Text excerpt.
☆ ☆ ☆ ☆

3. Out of sight, out of (the criminal’s) mind

The best way to keep a mouse out of the house is to hide the cheese. The same can be said for leaving valuables visible in your car. Bags or expensive items of any kind should be put in the back and out of sight of would-be-criminals. A dark blanket or large towel can help conceal precious cargo. Make sure the GPS gets put away, as well. Criminals might also camp out waiting for someone to drop off a large item in the car and go back into the mall. If you have to make another trip back inside, move to another parking space on the other side of the mall.

4. Have a plan

Getting lost in the parking lot is a surefire way to make you easy prey. If you have Google Maps on your smart phone, you can “drop a pin” simply by opening the app and holding your finger down on your location when you park. Save that location and you can use GPS to get back to your car without getting lost. But don’t spend too much time looking at the map. People are easily distracted when staring at a phone, so look occasionally, and be aware of your surroundings the rest of the time.

5. Avoid Strangers

The holidays might be a time of goodwill, but criminals play on that sentiment. Be wary of strangers who approach you in the parking lot. Have your keys in one hand and your cell in the other—in case you need to call 911. And remember, the parking lot can also be a crowded place. If you scream, Good Samaritans are often not far away.

Parking Lot Patron Rights

By law, parking lot owners are required to protect all patrons legally on the premises from any foreseeable harm. Should the property owner or management company fail to provide adequate safety and security measures, they may be held civilly liable for any injuries or wrongful deaths which occur as a consequence.

☆ ☆ ☆ ☆

Direction 1.
Extract from the parking lot safety text, word for word, the passage between "Getting lost in" and "of the time.", inclusive.

Exercise materials.
☆ ☆ ☆ ☆

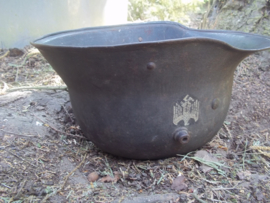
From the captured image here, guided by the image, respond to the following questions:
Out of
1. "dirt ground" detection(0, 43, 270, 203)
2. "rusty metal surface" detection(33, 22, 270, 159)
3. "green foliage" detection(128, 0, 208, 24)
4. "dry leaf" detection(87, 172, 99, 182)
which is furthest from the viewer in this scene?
"green foliage" detection(128, 0, 208, 24)

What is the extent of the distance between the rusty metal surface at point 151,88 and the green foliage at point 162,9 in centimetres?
347

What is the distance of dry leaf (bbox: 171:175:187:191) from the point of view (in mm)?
1314

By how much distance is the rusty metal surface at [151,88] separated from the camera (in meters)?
1.14

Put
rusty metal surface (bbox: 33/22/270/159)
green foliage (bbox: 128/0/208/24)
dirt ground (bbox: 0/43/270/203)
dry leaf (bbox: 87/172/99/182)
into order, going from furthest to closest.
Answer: green foliage (bbox: 128/0/208/24), dry leaf (bbox: 87/172/99/182), dirt ground (bbox: 0/43/270/203), rusty metal surface (bbox: 33/22/270/159)

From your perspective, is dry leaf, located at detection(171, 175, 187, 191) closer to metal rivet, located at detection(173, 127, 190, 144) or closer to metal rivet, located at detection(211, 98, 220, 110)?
metal rivet, located at detection(173, 127, 190, 144)

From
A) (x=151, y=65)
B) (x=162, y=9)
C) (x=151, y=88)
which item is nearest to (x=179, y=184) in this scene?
(x=151, y=88)

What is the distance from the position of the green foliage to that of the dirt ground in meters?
3.13

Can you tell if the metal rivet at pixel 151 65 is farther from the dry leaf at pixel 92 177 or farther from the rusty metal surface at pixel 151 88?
the dry leaf at pixel 92 177

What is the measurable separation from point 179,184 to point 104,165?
1.47ft

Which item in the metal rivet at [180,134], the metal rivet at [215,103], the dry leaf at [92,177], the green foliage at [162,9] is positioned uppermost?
the green foliage at [162,9]

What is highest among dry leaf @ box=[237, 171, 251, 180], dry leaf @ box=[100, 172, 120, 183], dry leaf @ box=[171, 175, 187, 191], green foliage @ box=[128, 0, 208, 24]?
green foliage @ box=[128, 0, 208, 24]

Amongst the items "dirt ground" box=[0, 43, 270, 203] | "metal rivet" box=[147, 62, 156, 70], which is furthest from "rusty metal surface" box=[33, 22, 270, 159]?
"dirt ground" box=[0, 43, 270, 203]

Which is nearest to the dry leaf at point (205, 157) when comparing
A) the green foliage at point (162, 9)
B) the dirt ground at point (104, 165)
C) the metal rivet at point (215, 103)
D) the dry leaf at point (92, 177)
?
the dirt ground at point (104, 165)

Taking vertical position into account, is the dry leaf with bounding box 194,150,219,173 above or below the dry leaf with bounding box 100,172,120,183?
above
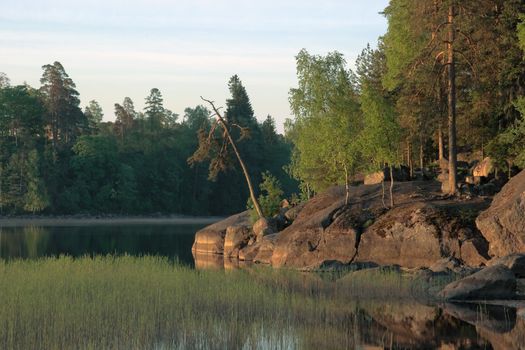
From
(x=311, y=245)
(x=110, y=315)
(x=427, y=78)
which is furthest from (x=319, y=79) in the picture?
(x=110, y=315)

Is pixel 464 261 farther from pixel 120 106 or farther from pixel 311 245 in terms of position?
pixel 120 106

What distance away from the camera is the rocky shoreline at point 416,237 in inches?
1091

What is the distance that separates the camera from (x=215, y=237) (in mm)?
51156

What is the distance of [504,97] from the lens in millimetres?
43125

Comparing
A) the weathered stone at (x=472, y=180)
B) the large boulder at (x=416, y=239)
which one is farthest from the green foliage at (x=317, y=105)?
the large boulder at (x=416, y=239)

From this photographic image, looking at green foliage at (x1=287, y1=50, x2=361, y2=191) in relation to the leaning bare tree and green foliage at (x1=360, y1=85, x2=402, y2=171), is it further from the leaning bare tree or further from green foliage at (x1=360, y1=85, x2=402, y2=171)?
green foliage at (x1=360, y1=85, x2=402, y2=171)

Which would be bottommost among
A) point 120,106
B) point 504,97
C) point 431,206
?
point 431,206

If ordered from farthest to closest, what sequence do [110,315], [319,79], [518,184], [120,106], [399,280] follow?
[120,106] < [319,79] < [518,184] < [399,280] < [110,315]

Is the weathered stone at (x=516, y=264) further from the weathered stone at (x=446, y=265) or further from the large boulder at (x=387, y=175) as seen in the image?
the large boulder at (x=387, y=175)

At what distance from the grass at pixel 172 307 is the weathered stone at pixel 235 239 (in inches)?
706

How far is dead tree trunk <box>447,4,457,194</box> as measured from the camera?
38000 millimetres

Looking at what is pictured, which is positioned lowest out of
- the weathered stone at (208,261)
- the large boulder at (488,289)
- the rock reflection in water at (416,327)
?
the weathered stone at (208,261)

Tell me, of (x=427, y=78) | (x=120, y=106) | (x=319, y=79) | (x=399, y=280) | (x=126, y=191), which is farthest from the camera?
(x=120, y=106)

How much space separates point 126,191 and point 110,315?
108m
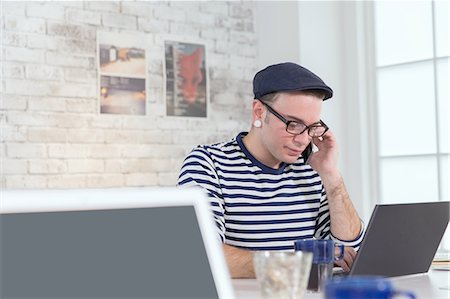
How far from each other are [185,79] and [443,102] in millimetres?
1273

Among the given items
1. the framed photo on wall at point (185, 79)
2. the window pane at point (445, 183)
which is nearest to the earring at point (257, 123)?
the framed photo on wall at point (185, 79)

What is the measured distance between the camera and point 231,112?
13.5 ft

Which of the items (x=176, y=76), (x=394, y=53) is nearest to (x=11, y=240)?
(x=176, y=76)

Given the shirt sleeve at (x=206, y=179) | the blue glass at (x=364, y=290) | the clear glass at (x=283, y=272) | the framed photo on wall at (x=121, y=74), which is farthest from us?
the framed photo on wall at (x=121, y=74)

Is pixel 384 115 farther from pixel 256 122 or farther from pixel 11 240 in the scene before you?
pixel 11 240

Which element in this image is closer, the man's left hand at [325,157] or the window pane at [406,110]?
the man's left hand at [325,157]

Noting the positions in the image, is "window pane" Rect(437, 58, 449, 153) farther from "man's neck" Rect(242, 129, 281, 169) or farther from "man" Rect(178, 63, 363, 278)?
"man's neck" Rect(242, 129, 281, 169)

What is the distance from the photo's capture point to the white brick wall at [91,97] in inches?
135

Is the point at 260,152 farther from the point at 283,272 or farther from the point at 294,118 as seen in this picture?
the point at 283,272

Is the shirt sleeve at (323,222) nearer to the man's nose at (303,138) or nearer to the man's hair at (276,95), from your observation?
the man's nose at (303,138)

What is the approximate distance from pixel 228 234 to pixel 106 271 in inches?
54.1

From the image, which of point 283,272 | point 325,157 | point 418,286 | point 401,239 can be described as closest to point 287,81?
point 325,157

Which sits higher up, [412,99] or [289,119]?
[412,99]

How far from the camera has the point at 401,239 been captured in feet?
6.46
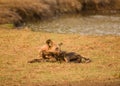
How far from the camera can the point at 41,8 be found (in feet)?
117

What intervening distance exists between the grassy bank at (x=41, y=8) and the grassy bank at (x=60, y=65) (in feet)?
32.4

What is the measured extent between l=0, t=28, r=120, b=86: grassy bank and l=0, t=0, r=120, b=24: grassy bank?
9.86m

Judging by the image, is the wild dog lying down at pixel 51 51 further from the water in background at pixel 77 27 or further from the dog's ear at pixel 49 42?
the water in background at pixel 77 27

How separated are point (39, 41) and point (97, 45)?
3023mm

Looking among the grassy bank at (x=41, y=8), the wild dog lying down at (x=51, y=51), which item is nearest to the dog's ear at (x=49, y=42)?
the wild dog lying down at (x=51, y=51)

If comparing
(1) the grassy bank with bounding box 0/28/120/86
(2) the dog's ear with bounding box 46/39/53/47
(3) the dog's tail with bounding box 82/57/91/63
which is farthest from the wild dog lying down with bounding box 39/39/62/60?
(3) the dog's tail with bounding box 82/57/91/63

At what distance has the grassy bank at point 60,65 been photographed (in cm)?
1188

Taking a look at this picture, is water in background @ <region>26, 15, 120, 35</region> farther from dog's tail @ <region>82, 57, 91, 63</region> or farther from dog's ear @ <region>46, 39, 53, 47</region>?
dog's ear @ <region>46, 39, 53, 47</region>

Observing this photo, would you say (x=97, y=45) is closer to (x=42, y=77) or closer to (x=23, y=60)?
(x=23, y=60)

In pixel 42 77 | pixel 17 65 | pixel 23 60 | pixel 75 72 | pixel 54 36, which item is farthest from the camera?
pixel 54 36

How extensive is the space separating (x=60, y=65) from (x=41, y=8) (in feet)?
71.4

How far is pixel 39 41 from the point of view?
2048cm

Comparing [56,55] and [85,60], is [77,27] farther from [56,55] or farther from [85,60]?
[56,55]

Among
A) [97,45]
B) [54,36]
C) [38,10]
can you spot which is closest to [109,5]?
[38,10]
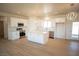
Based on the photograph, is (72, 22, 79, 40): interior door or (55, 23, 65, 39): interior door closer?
(72, 22, 79, 40): interior door

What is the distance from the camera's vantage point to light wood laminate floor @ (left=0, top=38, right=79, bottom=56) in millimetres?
2152

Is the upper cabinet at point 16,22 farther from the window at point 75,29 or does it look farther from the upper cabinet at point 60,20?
the window at point 75,29

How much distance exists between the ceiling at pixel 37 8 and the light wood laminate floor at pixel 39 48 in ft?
2.49

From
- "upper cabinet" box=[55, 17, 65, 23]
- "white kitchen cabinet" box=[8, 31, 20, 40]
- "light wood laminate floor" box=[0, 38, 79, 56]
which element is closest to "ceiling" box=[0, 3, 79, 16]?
"upper cabinet" box=[55, 17, 65, 23]

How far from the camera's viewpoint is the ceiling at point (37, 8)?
212 centimetres

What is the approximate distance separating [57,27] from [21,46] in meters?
1.06

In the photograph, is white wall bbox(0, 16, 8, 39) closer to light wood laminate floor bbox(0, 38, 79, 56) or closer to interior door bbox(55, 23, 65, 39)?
light wood laminate floor bbox(0, 38, 79, 56)

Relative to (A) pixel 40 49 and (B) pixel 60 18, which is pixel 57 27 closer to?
(B) pixel 60 18

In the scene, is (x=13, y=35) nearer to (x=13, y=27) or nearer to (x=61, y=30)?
(x=13, y=27)

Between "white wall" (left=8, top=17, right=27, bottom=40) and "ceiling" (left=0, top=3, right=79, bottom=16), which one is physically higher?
"ceiling" (left=0, top=3, right=79, bottom=16)

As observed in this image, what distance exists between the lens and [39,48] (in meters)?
2.19

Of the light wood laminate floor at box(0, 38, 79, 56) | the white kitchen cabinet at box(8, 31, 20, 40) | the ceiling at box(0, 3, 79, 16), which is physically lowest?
the light wood laminate floor at box(0, 38, 79, 56)

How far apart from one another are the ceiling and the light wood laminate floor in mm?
759

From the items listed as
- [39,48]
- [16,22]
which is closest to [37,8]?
[16,22]
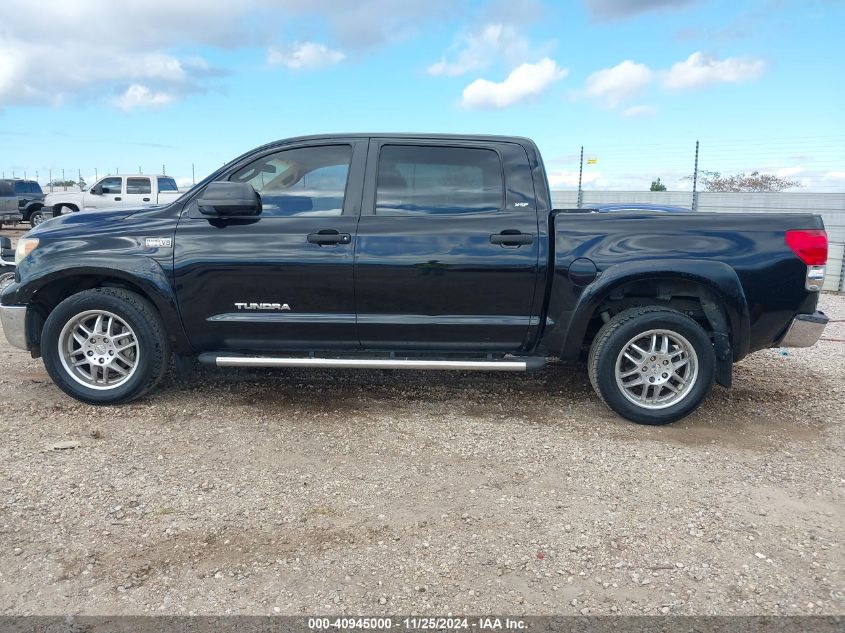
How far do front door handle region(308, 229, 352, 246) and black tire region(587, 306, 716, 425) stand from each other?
1804 mm

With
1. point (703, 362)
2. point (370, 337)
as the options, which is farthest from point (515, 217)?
point (703, 362)

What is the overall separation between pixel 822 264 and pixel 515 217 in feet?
6.38

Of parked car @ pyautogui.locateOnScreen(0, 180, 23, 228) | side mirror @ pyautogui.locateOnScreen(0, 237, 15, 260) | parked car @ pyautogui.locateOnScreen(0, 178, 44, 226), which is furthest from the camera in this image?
parked car @ pyautogui.locateOnScreen(0, 178, 44, 226)

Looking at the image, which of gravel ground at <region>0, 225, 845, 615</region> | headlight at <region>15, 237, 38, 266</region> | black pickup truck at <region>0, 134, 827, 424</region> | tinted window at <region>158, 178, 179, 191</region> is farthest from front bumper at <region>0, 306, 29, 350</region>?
tinted window at <region>158, 178, 179, 191</region>

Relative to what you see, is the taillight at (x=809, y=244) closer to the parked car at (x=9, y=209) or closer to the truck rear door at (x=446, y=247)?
the truck rear door at (x=446, y=247)

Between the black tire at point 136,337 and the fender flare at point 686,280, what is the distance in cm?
276

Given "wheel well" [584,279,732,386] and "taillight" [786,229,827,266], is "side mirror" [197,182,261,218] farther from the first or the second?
"taillight" [786,229,827,266]

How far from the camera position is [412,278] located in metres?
4.04

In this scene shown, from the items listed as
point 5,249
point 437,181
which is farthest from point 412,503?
point 5,249

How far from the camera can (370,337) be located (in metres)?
4.16

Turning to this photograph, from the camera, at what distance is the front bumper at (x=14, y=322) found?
4.19 metres

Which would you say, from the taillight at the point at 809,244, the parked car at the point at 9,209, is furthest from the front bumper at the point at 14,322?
the parked car at the point at 9,209

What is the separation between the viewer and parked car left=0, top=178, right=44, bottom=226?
67.8 feet

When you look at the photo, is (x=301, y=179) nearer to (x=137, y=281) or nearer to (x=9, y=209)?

☆ ☆ ☆ ☆

Direction 2.
Lay out as a numbered list the lines of the records between the line holding "How far from the camera can (370,337)" and the end of the records, inclusive, leaving out blank lines.

Worked solution 1.
Getting lost in the parking lot is a surefire way to make you easy prey. If you have Google Maps on your smart phone, you can “drop a pin” simply by opening the app and holding your finger down on your location when you park. Save that location and you can use GPS to get back to your car without getting lost. But don’t spend too much time looking at the map. People are easily distracted when staring at a phone, so look occasionally, and be aware of your surroundings the rest of the time.

Worked solution 2.
1. How far from the camera can (370,337) be located (in metres)?
2. 4.16
3. Turning to this photograph, from the camera, at what distance is the front bumper at (x=14, y=322) found?
4. 4.19 metres
5. Which would you say, from the taillight at the point at 809,244, the parked car at the point at 9,209, is furthest from the front bumper at the point at 14,322?
6. the parked car at the point at 9,209
7. What is the separation between the viewer and parked car left=0, top=178, right=44, bottom=226?
8. 67.8 feet
9. When you look at the photo, is (x=301, y=179) nearer to (x=137, y=281) or nearer to (x=9, y=209)?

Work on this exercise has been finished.